南千戈额角青筋一跳:“等着。”
她说完后飞快转身,疾步走进大营帐内。一把揪起还对着地图点点画画的贺玠,不由分说把他带到帐外。
“怎、怎怎么了?”贺玠外袍都被扯掉了一半。
“接亲的来了,一定要我去面见神君。”南千戈按着他的肩膀低声道,“怎么办?”
见神君?他不正是因为这件事来执明的吗?
“还有这种好事?”贺玠眼睛一亮,“快,把我推上去。”
南千戈大为不解:“你抽什么风?这摆明了羊入虎口,你上赶着送死啊。”
“来不及解释了。”贺玠焦急道,“快,衣服呢盖头呢?我立刻就可以动身!”
或许是没见过这种急着赴死的人,南千戈愣了半天没回神。
“在我这,跟我来吧。”
清冷的声音自身后响起,两人回头,见裴尊礼站帐门边,手中拿着他那个可容纳海川的锦囊:“出门时觉得会用上,就装在里面了。”
“太靠谱了小竹!”南千戈对他竖起拇指,“给我吧,我去旁边帮他换上。”
裴尊礼眉头微颤,憋了一会儿说道:“我去。我去给他换。”
“对对,是我昏头了。”南千戈略带歉意道,“这种事情还是夫妻之间才方便。”
“叫几个人去外面拖住,我们很快来。”裴尊礼说完就拉着贺玠走进了一旁空无一人的小帐中,紧紧拉起帐帘。

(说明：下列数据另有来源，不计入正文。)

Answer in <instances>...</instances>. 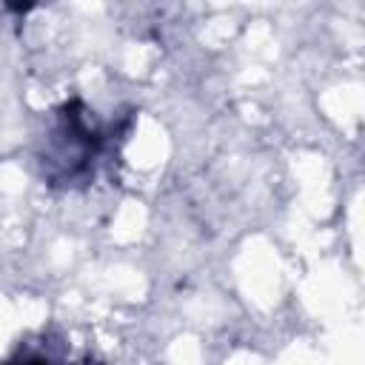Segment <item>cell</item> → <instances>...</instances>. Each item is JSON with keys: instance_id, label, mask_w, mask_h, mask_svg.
<instances>
[{"instance_id": "obj_1", "label": "cell", "mask_w": 365, "mask_h": 365, "mask_svg": "<svg viewBox=\"0 0 365 365\" xmlns=\"http://www.w3.org/2000/svg\"><path fill=\"white\" fill-rule=\"evenodd\" d=\"M11 365H51V362L34 354V356H26V359H20V362H11Z\"/></svg>"}]
</instances>
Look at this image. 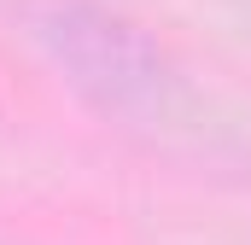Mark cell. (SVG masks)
I'll list each match as a JSON object with an SVG mask.
<instances>
[{"label":"cell","instance_id":"obj_1","mask_svg":"<svg viewBox=\"0 0 251 245\" xmlns=\"http://www.w3.org/2000/svg\"><path fill=\"white\" fill-rule=\"evenodd\" d=\"M35 35L64 76L111 117H164L176 99L170 59L117 12L94 0H35Z\"/></svg>","mask_w":251,"mask_h":245}]
</instances>
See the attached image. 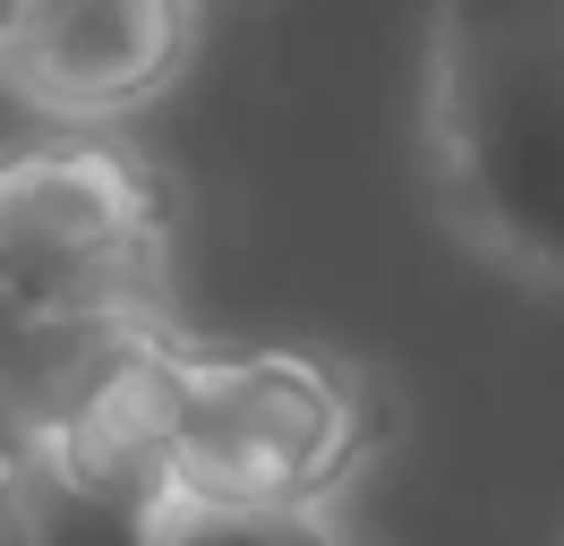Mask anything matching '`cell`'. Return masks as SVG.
Masks as SVG:
<instances>
[{"mask_svg": "<svg viewBox=\"0 0 564 546\" xmlns=\"http://www.w3.org/2000/svg\"><path fill=\"white\" fill-rule=\"evenodd\" d=\"M427 129L462 231L564 282V0H436Z\"/></svg>", "mask_w": 564, "mask_h": 546, "instance_id": "1", "label": "cell"}, {"mask_svg": "<svg viewBox=\"0 0 564 546\" xmlns=\"http://www.w3.org/2000/svg\"><path fill=\"white\" fill-rule=\"evenodd\" d=\"M368 384L317 350H180V504H325L368 452Z\"/></svg>", "mask_w": 564, "mask_h": 546, "instance_id": "2", "label": "cell"}, {"mask_svg": "<svg viewBox=\"0 0 564 546\" xmlns=\"http://www.w3.org/2000/svg\"><path fill=\"white\" fill-rule=\"evenodd\" d=\"M172 179L129 145L61 136L0 154V273L43 299L163 316Z\"/></svg>", "mask_w": 564, "mask_h": 546, "instance_id": "3", "label": "cell"}, {"mask_svg": "<svg viewBox=\"0 0 564 546\" xmlns=\"http://www.w3.org/2000/svg\"><path fill=\"white\" fill-rule=\"evenodd\" d=\"M188 61V0H35L0 52L9 86L61 120H120L154 102Z\"/></svg>", "mask_w": 564, "mask_h": 546, "instance_id": "4", "label": "cell"}, {"mask_svg": "<svg viewBox=\"0 0 564 546\" xmlns=\"http://www.w3.org/2000/svg\"><path fill=\"white\" fill-rule=\"evenodd\" d=\"M145 334H163V316L43 299L0 273V461L43 452Z\"/></svg>", "mask_w": 564, "mask_h": 546, "instance_id": "5", "label": "cell"}, {"mask_svg": "<svg viewBox=\"0 0 564 546\" xmlns=\"http://www.w3.org/2000/svg\"><path fill=\"white\" fill-rule=\"evenodd\" d=\"M154 546H351L317 504H180Z\"/></svg>", "mask_w": 564, "mask_h": 546, "instance_id": "6", "label": "cell"}, {"mask_svg": "<svg viewBox=\"0 0 564 546\" xmlns=\"http://www.w3.org/2000/svg\"><path fill=\"white\" fill-rule=\"evenodd\" d=\"M26 18H35V0H0V52L26 34Z\"/></svg>", "mask_w": 564, "mask_h": 546, "instance_id": "7", "label": "cell"}]
</instances>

贺玠像个小石子一样被两人摆布来摆布去,好不容易找地方坐下,就看见裴尊礼背对垂下头,沉沉喘了口气。
贺玠静静看着他的背影没有说话。
“脱吧。”一片寂静中,裴尊礼的声音像寒刃。他解开锦囊,从中拿出一沓整齐的衣物。素纱襌衣大红袖袍,衣边还纹着金凤云霞。相当精美的喜服,看得出神君很是重视这个祭礼。
“你居然还会穿喜服?”贺玠倒不介意,一件件脱下自己的衣服,只剩下内衬。
“嗯,以前……有帮人穿过。”裴尊礼绕到他身后,指尖擦过他的胳膊,抬起他的双手,将那柔软的轻纱披在他身上。
“谁?”贺玠没忍住问出了口。
裴尊礼帮他系好了里面的衣带,手指微顿:“我妹妹。”
贺玠一愣,舌头打结:“抱歉,我多嘴了。”
“没事,都过去了。”裴尊礼帮他把衣角捋平,“虽然有时候也会想,既然师父能够回来。我小妹会不会也可以回来。”
贺玠忽地手一抖,回头看着他。
“怎么了?”裴尊礼朝他笑,“只是我在做梦罢了,师父别在意。”
他语气徐缓,但手上的动作并无怠慢。贺玠再低头,自己俨然成了绣阁将御的新娘子——就是脸不太像。
“对了,我想了想,还是觉得这样更妥当。”裴尊礼又拿出一张皮面具。是南千戈的脸。
“还有身形。”他双手卡在贺玠腰侧,低声道,“师父深吸一口气。”
贺玠照做,腰间两只手渐渐收紧,不一会儿他就觉得身轻如燕,骨头都变得绵飘飘的。
“好了。”裴尊礼温声道,“师父可以出去了。”
没有铜镜照身,贺玠只能低头转着圈看,一袭长袍裙摆被他转起,重重布料下掩着的身躯竟还真有几分像姑娘。
“那我去了。”贺玠摸摸自己的新脸,拿起盖头走向帐门。
“师父。”裴尊礼在身后叫住了他。
贺玠还没回头,后背就贴上一片温热,身体也被一双手臂轻轻环住。
“怎么了?”突然被抱住,贺玠没有多惊讶,反而生出一股“意料之中”的情愫,“我得赶快过去了。”
“师父不害怕吗?”裴尊礼抬手摸上他肩膀上的鎏金丝坠,“不要我陪着吗?”
贺玠拍拍他的手背道:“没什么可怕的。执明神君我曾见过,这次去……也正好探探虚实。”
裴尊礼松开手,突然拽过贺玠的胳膊,揽住腰,将新娘子横抱起来。
“那我送师父过去吧。”
贺玠人都傻住了,傻到连叫喊都忘记,直到帐帘被拉开冷风扑到他脸上才意识到自己的处境,手忙脚乱地挣扎起来。